*Document segment:*
########################################

In order to insure that the anchor line is dispensed as quickly as possible when the buoy is deployed to insure an accurate mark, the crank arm which is normally utilized to reel in the anchor line is designed to be removably received on a spindle which supports the reel element for the anchor line dispensing assembly. The buoy is designed to be lightweight and is primarily constructed of PVC, ABS or other plastic tubing which may be transparent as in the case with the signal support post or pole with the float being preferrably formed of a durable plastic material which may be polyurethane or polystyrene foam. The entire buoy is constructed along a common vertical axis to facilitate the stabilization of the device and to prevent any interference with the anchor line and the dispensing mechanism by any motor craft passing adjacent to the buoy or marker.
It is a primary object of the present invention to provide a portable lightweight buoy marker which can be utilized by individual boaters to mark a specific location in the water and which allows the anchor line to be automatically played out or dispensed and then locked from further deployment upon the anchor reaching the floor of the body of water.
It is another object of the present invention to provide a portable buoy marker which is assembled from several components which are threadingly engagable with one another so as to form a composite buoy without the need for utilizing any tools or other equipment to assemble the buoy for deployment or to break apart the buoy for storage.
It is another object of the present invention to provide a portable buoy marker which provides a transparent housing elevated above the water surface in which a chemiluminescent light source may be selectively disposed in order to create a signal for hours of darkness so that a light source is created without the need for electronic circuitry or batteries which may be fouled by the presence of any water within the buoy.
It is another object of the present invention to provide a buoy which may be used either during hours of darkness or daylight and incorporates signal support means which may house a light source which may be chemiluminescent or some other type of low cost self-contained light and which also may support a separate flag for use during daylight hours.
Another object of the present invention is to provide an automatic anchor line dispensing assembly for controlling the deployment of the anchor line from a portable buoy wherein the reel is automatically locked in position when tension is released as the anchor engages the bottom of a body of water by the non-rotational movement of the reel which would normally during its rotation maintain the locking mechanism in a nonengaged and non-locked position so that the operation of the locking mechanism is totally responsive to the rotational movement of the anchor line dispensing assembly.
It is a further object of the present invention to provide a portable buoy marker for use in aquatic environments wherein the anchor line dispensing assembly for deploying the anchor line includes a crank handle which is easily removable prior to deployment of the buoy to thereby facilitate the rapid dispensing of the anchor line upon initial deployment of the buoy and which may be easily attached without tools in order to effect the reeling in of the anchor line when the buoy is being retrieved.
It is also an object of the present invention to provide a portable lightweight buoy marker which is inexpensive to manufacture and is generally free of any metallic components which may be corrodible or otherwise limit the life of the buoy.
A further object of the present invention is to provide a buoy marker having a balanced design wherein the separate components of the marker are assembled in end to end relationship along a generally common axis with the anchor line and wherein the weight of the anchor which is distributed through the anchor line is oriented along a common axis to thereby further insure the vertical stability of the marker during periods of deployment.

########################################

Collected data entries:

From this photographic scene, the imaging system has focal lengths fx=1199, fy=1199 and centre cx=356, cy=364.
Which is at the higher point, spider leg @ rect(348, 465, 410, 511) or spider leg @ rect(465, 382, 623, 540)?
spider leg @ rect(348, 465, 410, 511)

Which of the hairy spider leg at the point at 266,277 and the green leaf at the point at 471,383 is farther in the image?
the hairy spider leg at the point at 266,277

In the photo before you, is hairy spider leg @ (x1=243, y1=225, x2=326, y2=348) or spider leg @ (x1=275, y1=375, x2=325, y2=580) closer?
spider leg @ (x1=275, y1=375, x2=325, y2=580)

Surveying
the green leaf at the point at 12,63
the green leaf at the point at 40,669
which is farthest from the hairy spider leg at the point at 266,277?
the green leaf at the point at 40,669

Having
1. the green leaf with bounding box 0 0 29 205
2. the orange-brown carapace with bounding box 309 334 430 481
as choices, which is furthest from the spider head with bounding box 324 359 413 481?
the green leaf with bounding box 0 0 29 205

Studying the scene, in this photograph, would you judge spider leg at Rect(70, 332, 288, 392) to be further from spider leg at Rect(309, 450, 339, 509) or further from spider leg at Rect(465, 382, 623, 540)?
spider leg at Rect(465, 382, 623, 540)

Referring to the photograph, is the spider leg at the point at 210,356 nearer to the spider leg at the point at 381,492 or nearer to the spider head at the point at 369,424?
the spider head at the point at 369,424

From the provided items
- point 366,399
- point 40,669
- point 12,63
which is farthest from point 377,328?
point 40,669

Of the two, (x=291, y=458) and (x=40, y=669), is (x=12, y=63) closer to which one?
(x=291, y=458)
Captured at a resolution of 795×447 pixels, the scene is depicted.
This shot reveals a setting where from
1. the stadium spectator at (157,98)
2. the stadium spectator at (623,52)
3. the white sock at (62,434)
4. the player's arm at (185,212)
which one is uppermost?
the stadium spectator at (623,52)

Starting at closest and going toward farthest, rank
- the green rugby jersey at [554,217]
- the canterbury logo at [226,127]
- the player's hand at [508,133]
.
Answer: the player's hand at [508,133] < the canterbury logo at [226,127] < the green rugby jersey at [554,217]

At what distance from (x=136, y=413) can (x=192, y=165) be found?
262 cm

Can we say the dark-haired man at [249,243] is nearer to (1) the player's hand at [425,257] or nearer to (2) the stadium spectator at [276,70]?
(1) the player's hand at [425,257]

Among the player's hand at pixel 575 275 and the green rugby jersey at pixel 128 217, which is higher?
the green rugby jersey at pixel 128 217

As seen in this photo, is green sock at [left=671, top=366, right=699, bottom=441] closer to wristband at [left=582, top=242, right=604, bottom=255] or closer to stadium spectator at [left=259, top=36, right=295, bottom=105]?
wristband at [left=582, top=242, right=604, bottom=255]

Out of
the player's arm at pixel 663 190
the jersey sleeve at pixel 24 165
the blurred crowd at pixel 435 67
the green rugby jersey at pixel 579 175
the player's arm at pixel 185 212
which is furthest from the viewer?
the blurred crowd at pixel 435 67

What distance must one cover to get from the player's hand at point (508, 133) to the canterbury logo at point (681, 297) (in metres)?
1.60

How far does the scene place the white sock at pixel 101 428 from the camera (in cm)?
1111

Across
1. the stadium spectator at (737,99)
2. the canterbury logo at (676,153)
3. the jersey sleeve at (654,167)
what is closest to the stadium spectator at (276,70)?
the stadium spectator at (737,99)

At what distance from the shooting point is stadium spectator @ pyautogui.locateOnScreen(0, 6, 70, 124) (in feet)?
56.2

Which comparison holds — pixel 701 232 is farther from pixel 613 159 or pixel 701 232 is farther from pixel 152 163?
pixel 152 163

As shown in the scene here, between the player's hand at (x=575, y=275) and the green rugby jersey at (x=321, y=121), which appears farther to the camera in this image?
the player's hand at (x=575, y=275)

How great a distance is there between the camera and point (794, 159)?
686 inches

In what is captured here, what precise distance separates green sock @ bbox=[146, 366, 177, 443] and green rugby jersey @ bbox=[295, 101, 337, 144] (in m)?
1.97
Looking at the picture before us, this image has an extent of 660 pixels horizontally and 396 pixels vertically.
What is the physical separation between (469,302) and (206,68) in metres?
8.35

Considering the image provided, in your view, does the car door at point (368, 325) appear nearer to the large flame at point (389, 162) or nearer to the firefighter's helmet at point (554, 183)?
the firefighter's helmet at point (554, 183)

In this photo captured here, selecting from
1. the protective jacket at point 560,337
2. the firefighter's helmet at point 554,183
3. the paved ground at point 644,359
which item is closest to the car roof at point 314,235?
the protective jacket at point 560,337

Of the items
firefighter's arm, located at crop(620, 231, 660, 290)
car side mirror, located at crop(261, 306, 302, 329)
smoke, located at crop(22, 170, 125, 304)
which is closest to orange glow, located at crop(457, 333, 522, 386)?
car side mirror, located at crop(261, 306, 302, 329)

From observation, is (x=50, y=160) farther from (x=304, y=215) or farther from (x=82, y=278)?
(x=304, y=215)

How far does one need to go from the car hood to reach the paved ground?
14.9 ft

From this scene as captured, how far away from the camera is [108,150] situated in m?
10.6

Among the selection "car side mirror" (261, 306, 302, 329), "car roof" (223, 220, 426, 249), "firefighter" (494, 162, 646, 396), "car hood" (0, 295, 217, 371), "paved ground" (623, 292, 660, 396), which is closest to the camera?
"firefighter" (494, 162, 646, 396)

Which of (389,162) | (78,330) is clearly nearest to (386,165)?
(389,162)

########################################

*Given exercise:*
Extend the passage on the portable buoy marker, picking up right after its final sentence. None of these items is needed for the work.

*The reply:*
FIG. 1 is an illustrational view of the marker buoy of the present invention showing the anchor deployed in a body of water with the anchor line extended so that the anchor is in engagement with the bottom of the body of water.
FIG. 2 is an enlarged plan view of the float and reel portion of the present invention having portions of the reel assembly broken away to show the extension of the anchor line through the weight assembly secured to the anchor line dispensing assembly.
FIG. 3 is an enlarged assembly view of the buoy marker of the present invention showing the relative positioning of the major components thereof.
With continued reference to the drawings, the portable marker buoy 10 of the present invention will be described in greater detail. The marker buoy includes a generally centrallized float member 11 which is formed of a floatable or hollow material which may be a plastic foam such as a polyurethane or polystyrene. An integrally formed threaded opening 12 extends inwardly from the upper central portion of the float 11 and defines a female threaded receptacle for selectively engaging the threaded end portion 13 of a signal support housing or tube 14. The lower end of the float 11 has an integrally formed and depending male threaded member 15 which is receivable within a female threaded portion 16 of an anchor line dispensing assembly 17.
The signal support housing or tube 14 includes generally transparent side walls 18 which are closed at the ends by cap portions 19 and 20. The closed end portion 20 includes the male threaded end portion 13 which is engagable within the female threaded sleeve 12 of the float 11. The upper end cap 19 also includes a threaded end portion 21 over which a closure cap 22 is threadingly received. A pair of aligned openings 23 and 24 are provided through the threaded end portion 21 and the cap 22 in order to permit the support rod 25 of a signal flag 26 to be inserted therethrough. The length of the support rod may vary depending upon the necessary visual distance which must be established utilizing the flag 26. In some instances, it may be preferred to seal the support 25 of the signal flag within the closure cap 22 by filling the cap with an epoxy or other sealant.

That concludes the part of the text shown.